There was no difference between Group A: 2 doses (61%, 25/41) vs. Group C: 1 dose (66.7%), P=0.589.
The combined success in Groups A and C (1 or 2 doses) was superior to Group B: placebo, 63.9% vs. 45.5%, P=0.046.
Of patients in groups A and C who went on to receive open-label treatment, 70% succeeded (21/30).
All 24 patients who failed placebo (experienced recurrence) went on to receive open-label treatment with RBX2660. Of these patients, 87.5% (21/24) were successful when treated with RBX2660.
For all patients who were randomized to receive at least 1 active treatment (Groups A and C), the overall success (blinded and open-label) was 89.2% (n=74/83) compared with a 45.5% (20/44) placebo response, P < 0.0001, Figure 2.

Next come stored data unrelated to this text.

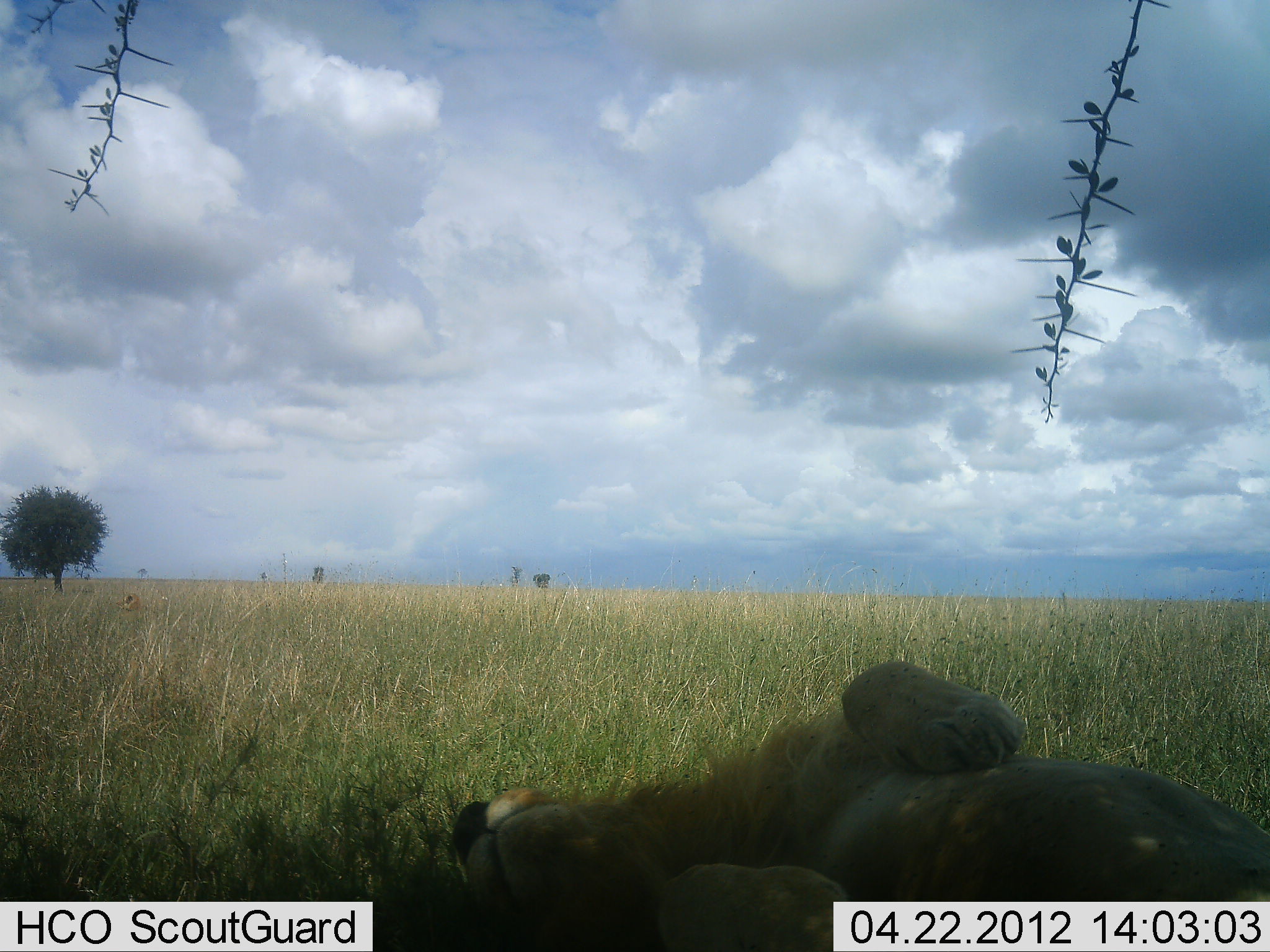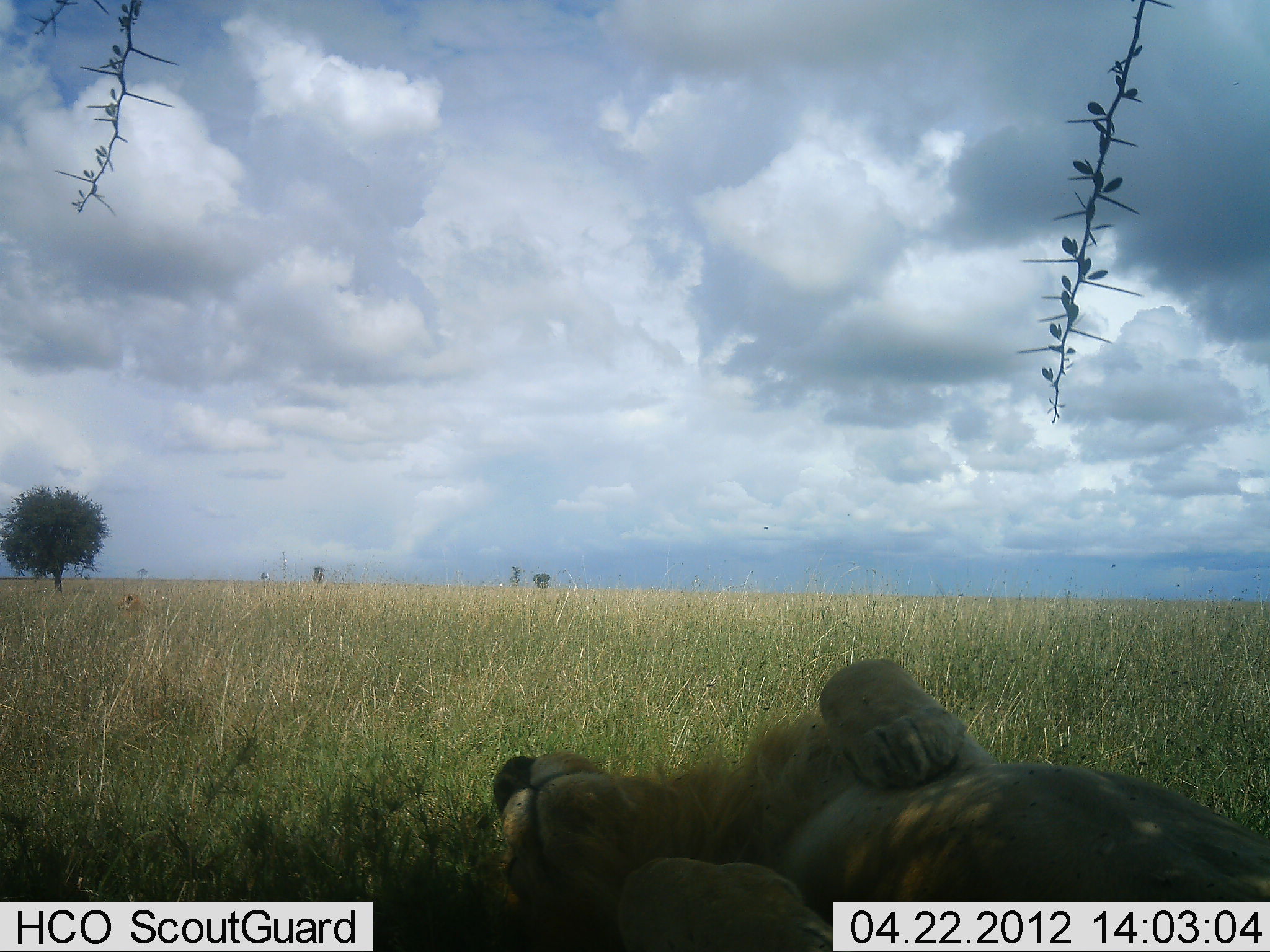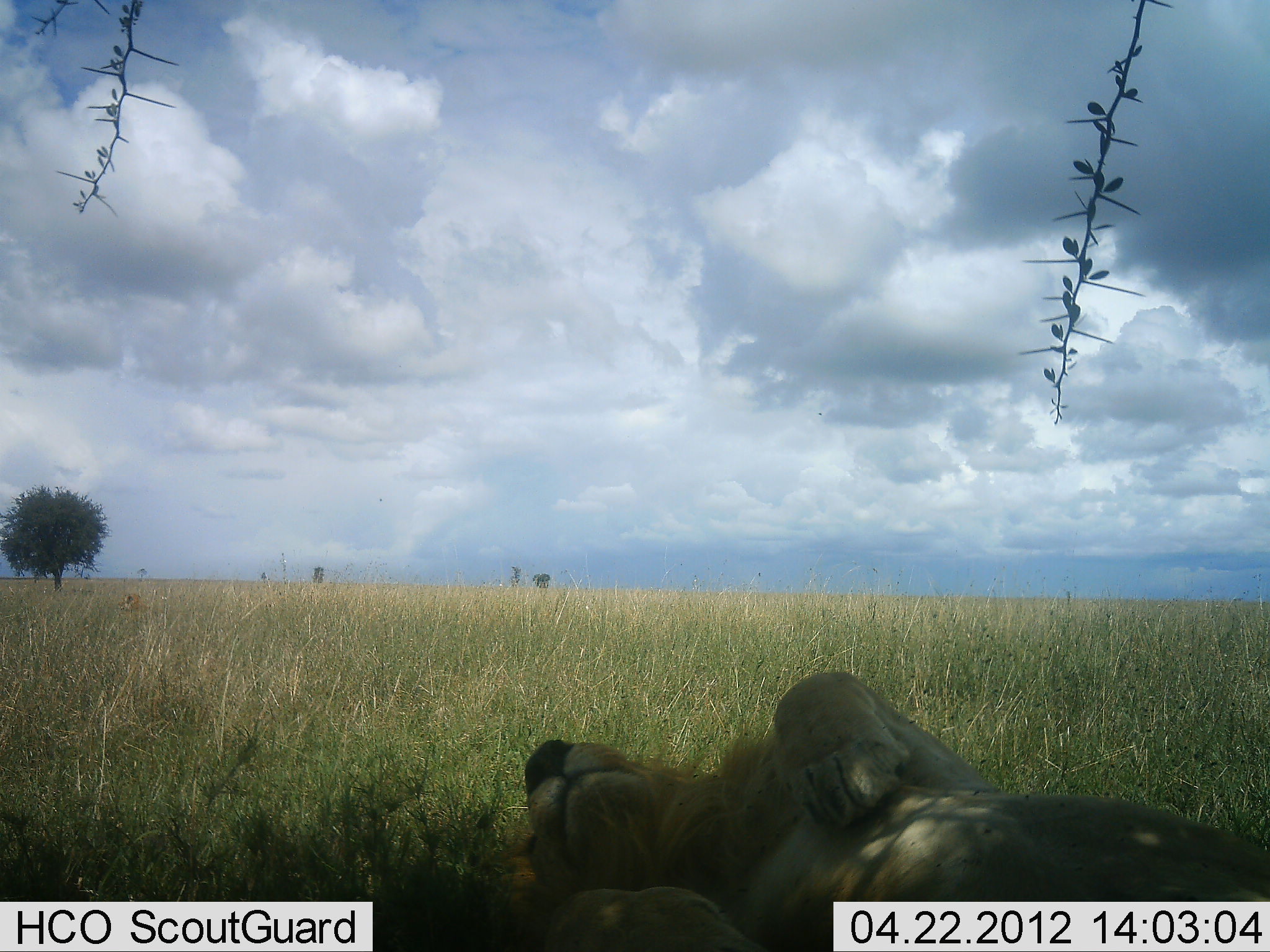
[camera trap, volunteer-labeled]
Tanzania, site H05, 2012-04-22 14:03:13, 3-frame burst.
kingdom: Animalia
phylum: Chordata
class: Mammalia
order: Carnivora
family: Felidae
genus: Panthera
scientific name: Panthera leo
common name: lion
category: lionmale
Lionmale (lion) (Panthera leo), count 1. Behavior (volunteer vote fractions): standing 0%, resting 100%, moving 0%, interacting 0%. Young present (vote fraction): 0%. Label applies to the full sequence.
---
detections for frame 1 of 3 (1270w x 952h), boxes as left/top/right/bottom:
animal: 450/645/1270/951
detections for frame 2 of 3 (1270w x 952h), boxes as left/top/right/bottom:
animal: 473/648/1270/951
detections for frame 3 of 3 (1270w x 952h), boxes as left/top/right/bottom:
animal: 489/671/1267/951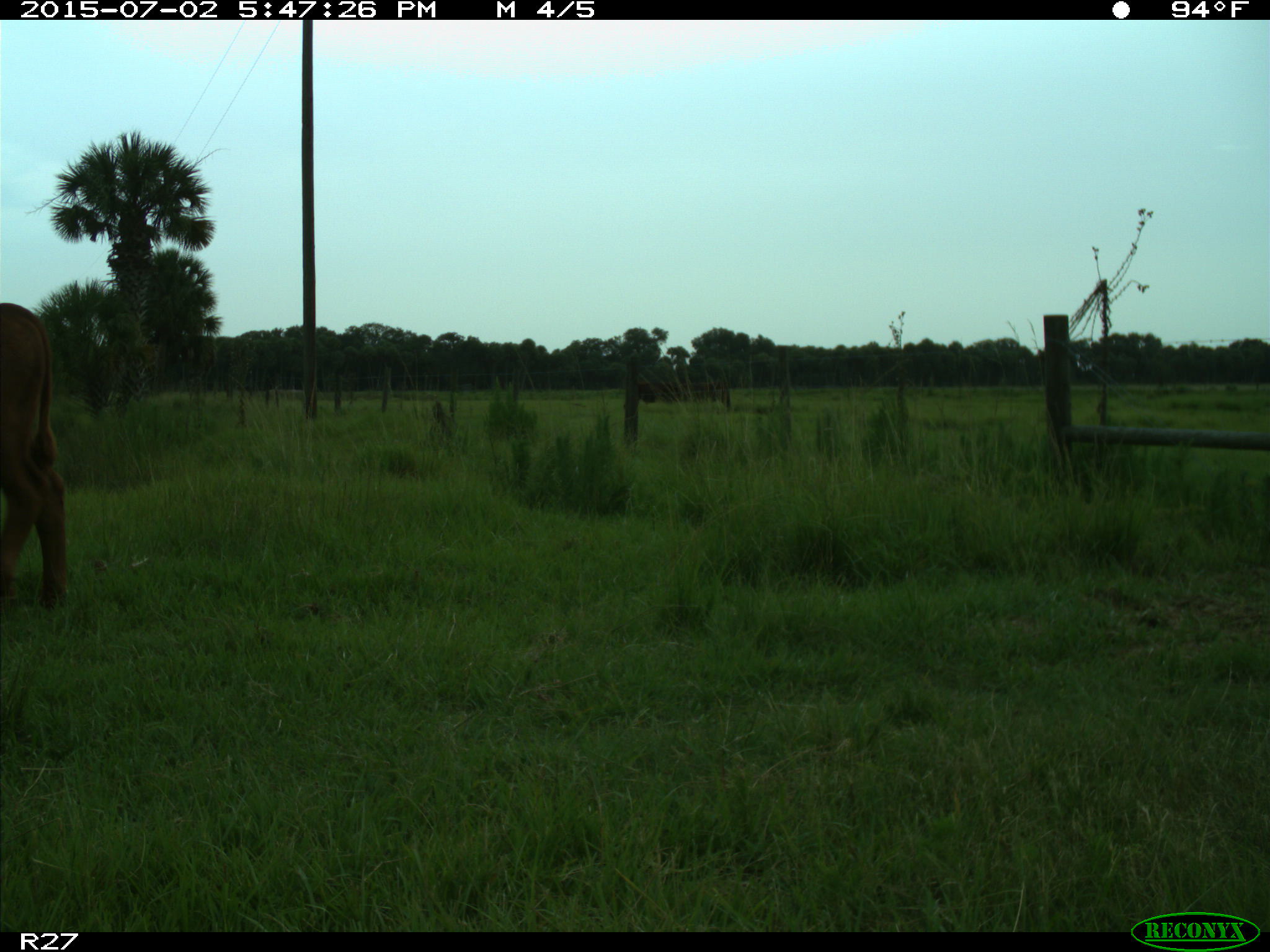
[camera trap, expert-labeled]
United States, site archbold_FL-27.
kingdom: Animalia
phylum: Chordata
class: Mammalia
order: Artiodactyla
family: Bovidae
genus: Bos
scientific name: Bos taurus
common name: domestic cow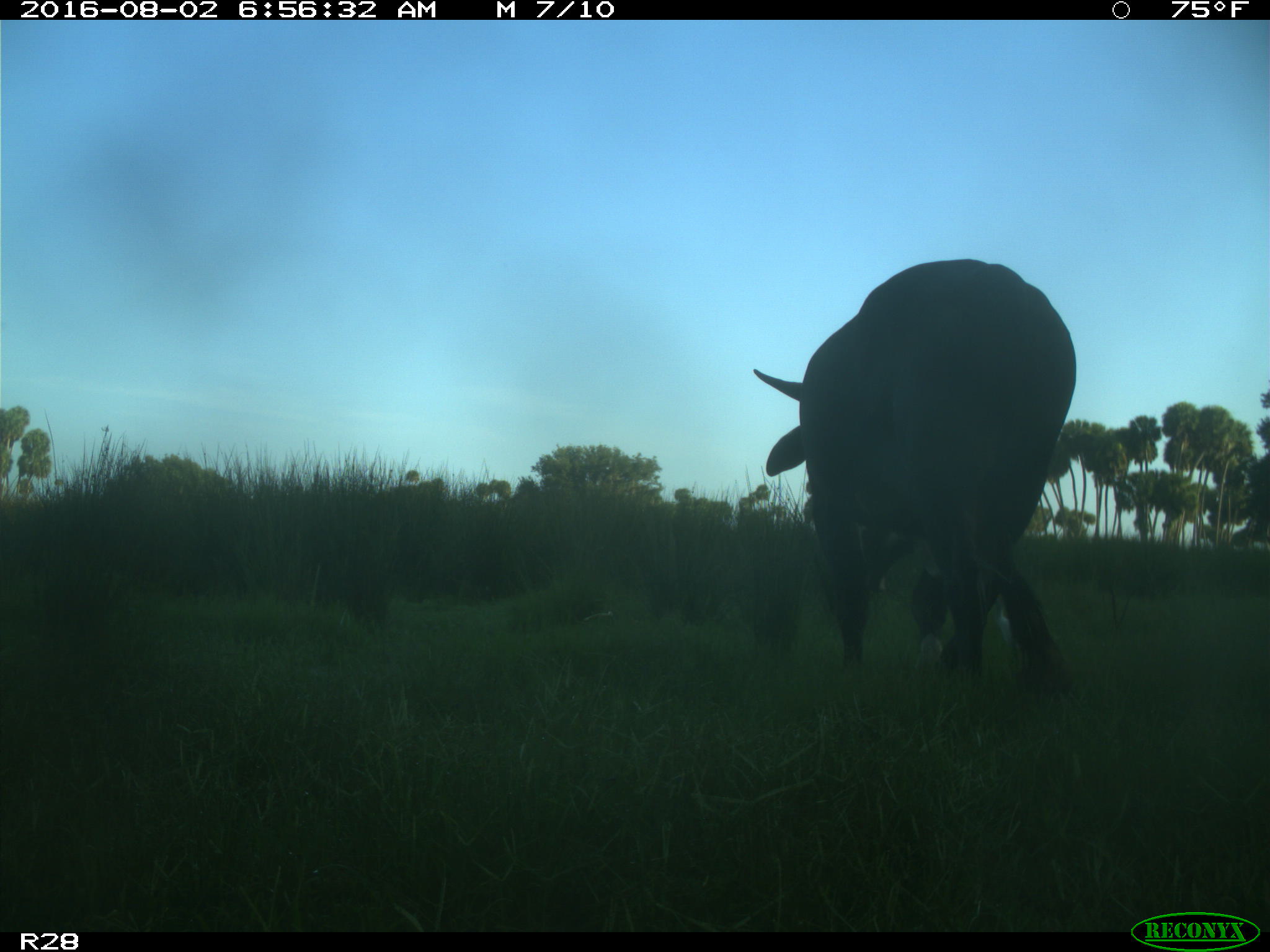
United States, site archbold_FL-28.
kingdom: Animalia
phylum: Chordata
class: Mammalia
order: Artiodactyla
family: Bovidae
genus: Bos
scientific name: Bos taurus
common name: domestic cow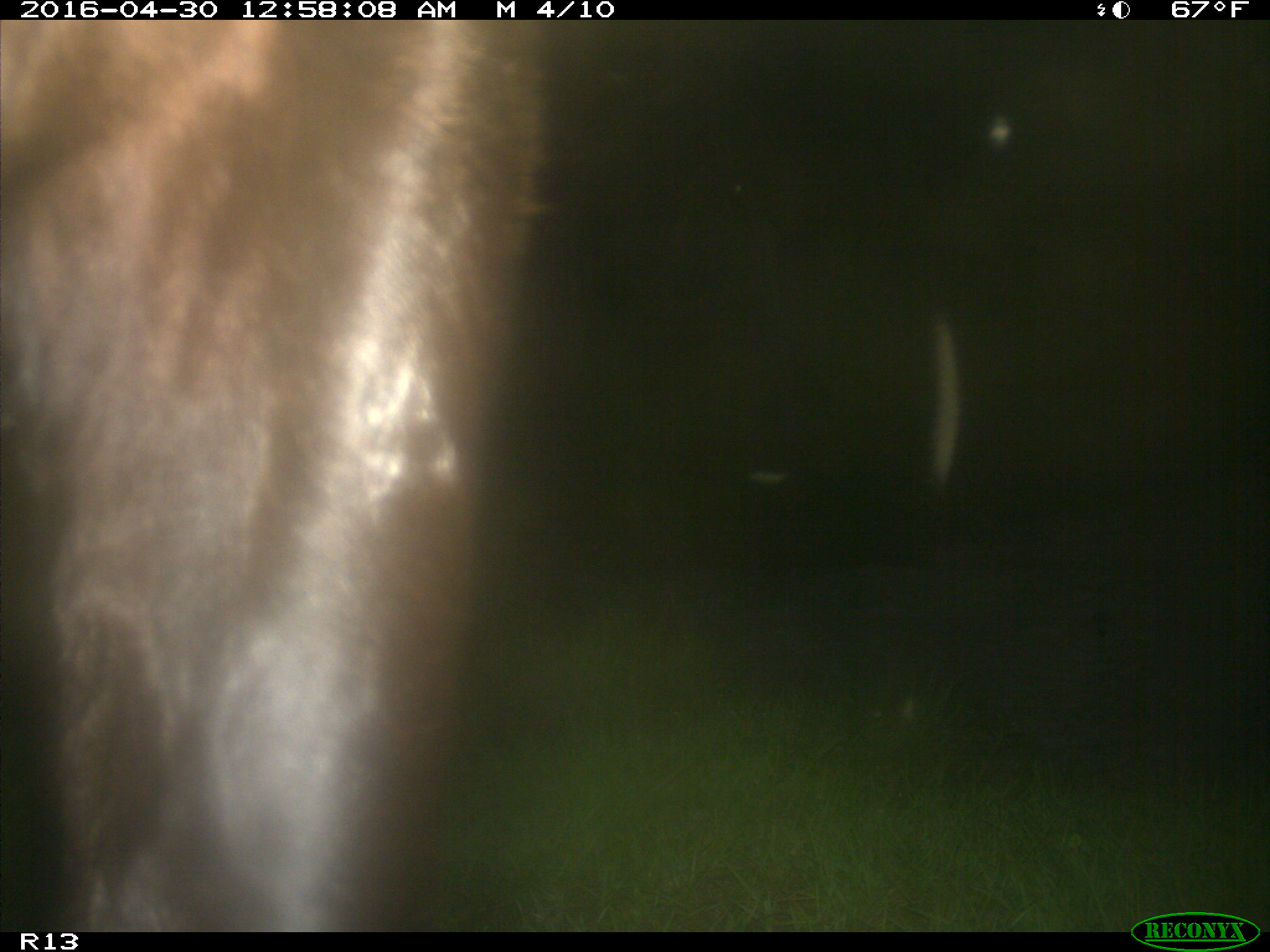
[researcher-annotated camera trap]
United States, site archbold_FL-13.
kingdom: Animalia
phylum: Chordata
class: Mammalia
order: Artiodactyla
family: Bovidae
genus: Bos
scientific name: Bos taurus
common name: domestic cow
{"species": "Bos taurus (domestic cow)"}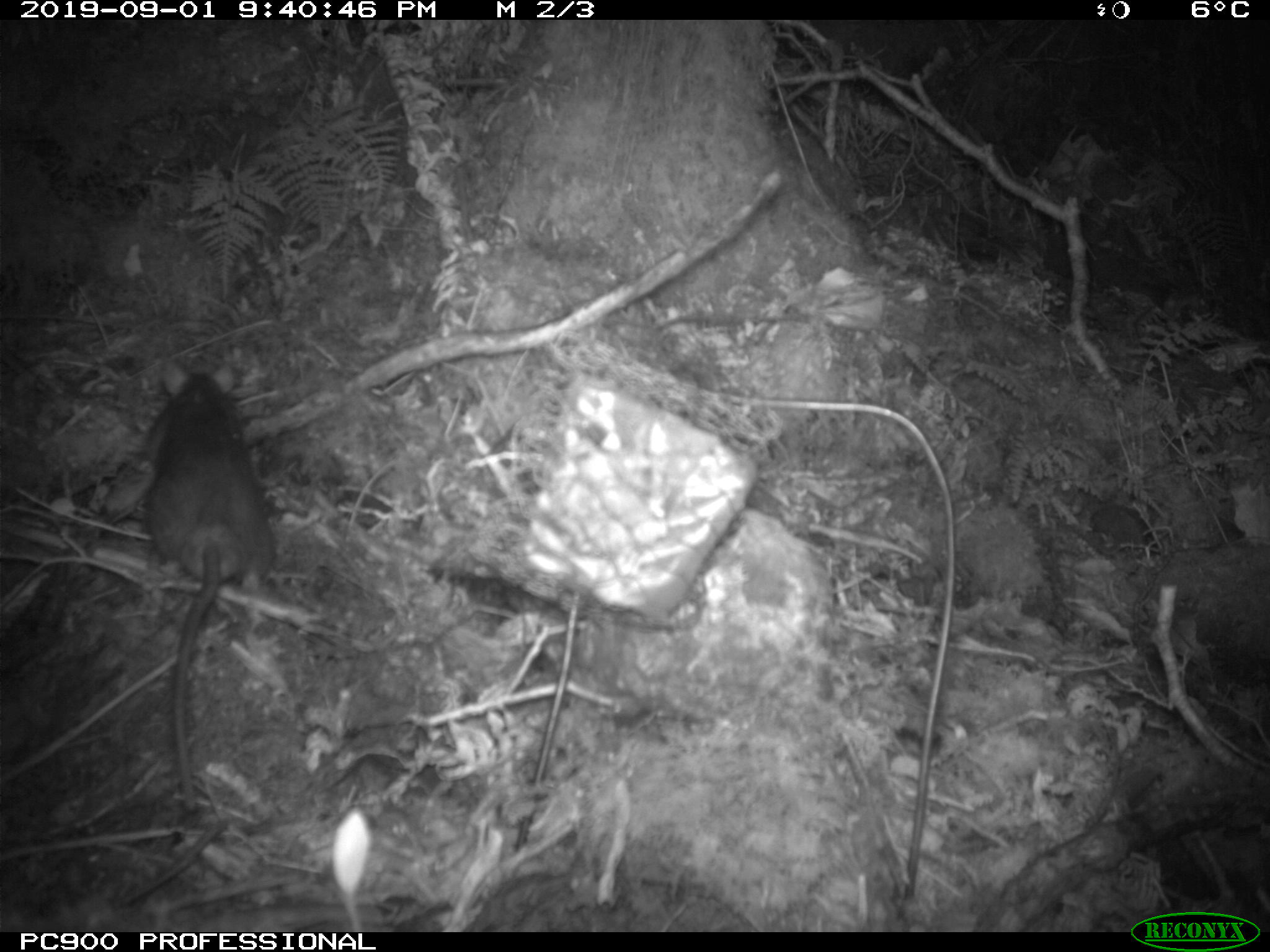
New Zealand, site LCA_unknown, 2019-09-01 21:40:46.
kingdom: Animalia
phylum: Chordata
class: Mammalia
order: Rodentia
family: Muridae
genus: Rattus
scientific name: Rattus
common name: rat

There were 580 adverse events (AEs) reported in 94 patients and 45 serious AEs in 26 patients with a mean follow-up of 8.3 months, Table 2.
AEs were primarily gastrointestinal (n=242, 41.7%).
There were no unanticipated AEs and there was no significant difference in proportion of AEs or serious AEs among the treatment groups.
Of the patients who received at least 1 active treatment and were successful, the long-term CDI-free rate (median follow-up: 8.3 months; range: 1.6 to 14.9 months) was 95.8%.
Of these patients, 4.2% developed a new episode of CDI confirmed by a positive test > 8 weeks after that last RBX2660 treatment.
One recurrence occurred after antibiotics for a dog bite and one during a hospital stay for small bowel obstruction. Reasons were unknown for 2 cases.
RBX2660 administered via enema is a safe and effective and effective treatment for recurrent CDI.
Overall efficacy of RBX2660 was 89.2% in a randomized, double-blinded, placebo-controlled study in patients with recurrent CDI.
AEs were primarily gastrointestinal; there were no unanticipated AEs.
RBX2660 provided a durable cure.
The results were consistent with those achieved in the open-label PUNCH CD trial.1
Orenstein R, Dubberke E, Hardi R, et al. Safety and durability of RBX2660 (microbiota suspension) for recurrent Clostridium difficile infection: results of the PUNCH CD study. Clin Infect Dis. 2016;62:596-602.